The lunchtime news that Boris has tested positive leads to some staff joking about how he managed to get tested. Of course he’s the PM and absolutely must be tested, but it remains shameful that exposed frontline staff are not afforded the same courtesy. The 68-year-old still isn’t responding to CPAP. We will have to stop his treatment.
His daughter, however, refuses to accept this and barges into his room without full PPE on. CPAP machines generate a lot of aerosols and there will be virus particles everywhere. It’s very dangerous for her but she is inconsolable.
Through sobs she pleads for us to save him. ‘Please,’ she repeatedly cries.

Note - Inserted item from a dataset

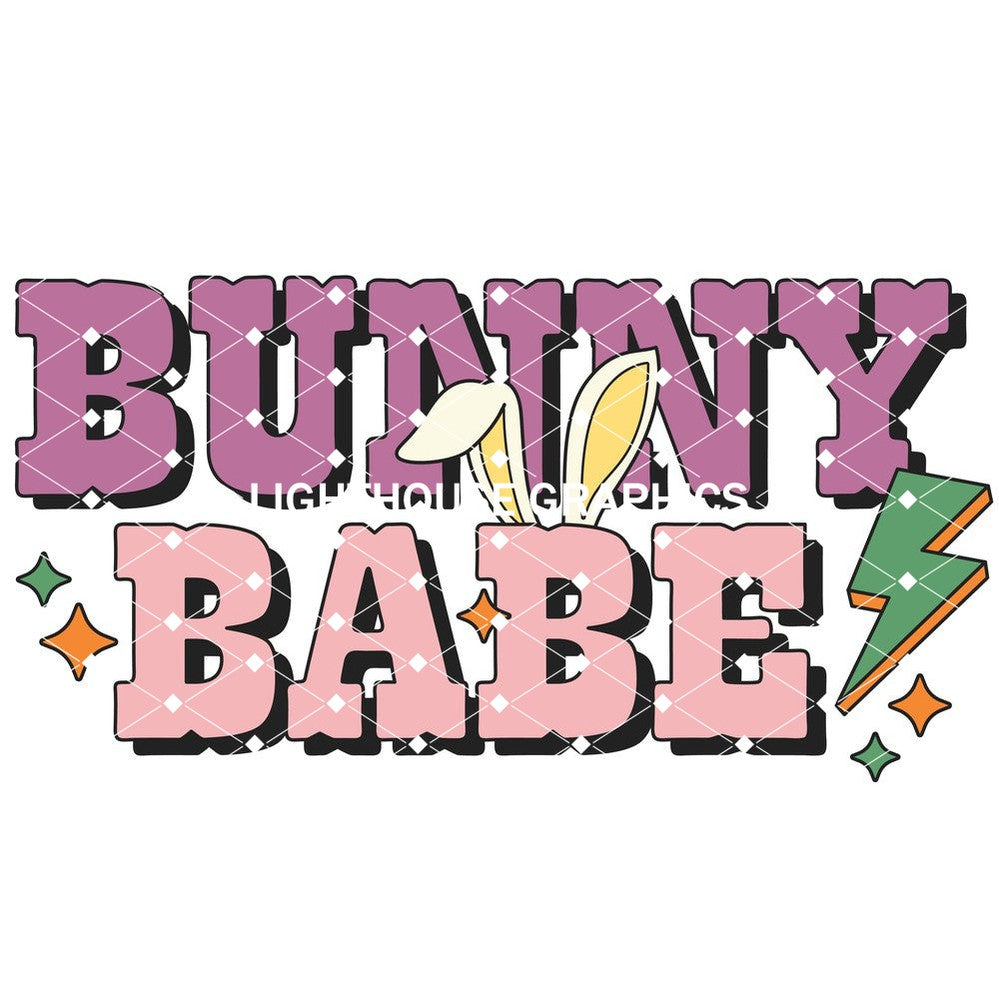Bunny Babe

Poor girl is in her mid-30s. I have a sister that age. It could easily be her. Just as the dying man could be my father. The ward sister eventually subdues her. Going on without a loved one is a terrible burden.
Bodies are piling up in the resuscitation area. The hospital mortuary is clearly struggling to cope.
Now we are also running out of surgical gowns. Some nurses are wearing bin bags instead, which is horrifying to see.
Admin is struggling to keep up with the death rates. An oncologist calls the ward to touch base with one of their patients, only to discover they died from Covid-19 days before. The collateral damage of this virus for normal patients will stay with us for a while.
It’s not a good time to get sick from something else. Hospitals are not safe places. One doctor tells me they are concerned that a patient who likely has an underlying cancer cannot have a scan for at least three months. There is a worry this patient could become unwell in the meantime with widespread cancer.
But he’s powerless. There will be countless cases like this.
I get out late, shortly after the 68-year-old is taken off the CPAP machine. It’s been a long week.
A fellow doctor sends a message about figures from Italy saying 51 doctors have died from coronavirus. I’ll blank that one out, thanks.
I should text my mum. She’s always worrying and I won’t have a moment tomorrow as I know my pager won’t stop going off. As I type, a cough comes out of nowhere. ‘So there you are,’ I think. ‘I’ve been expecting you. What took you so long?’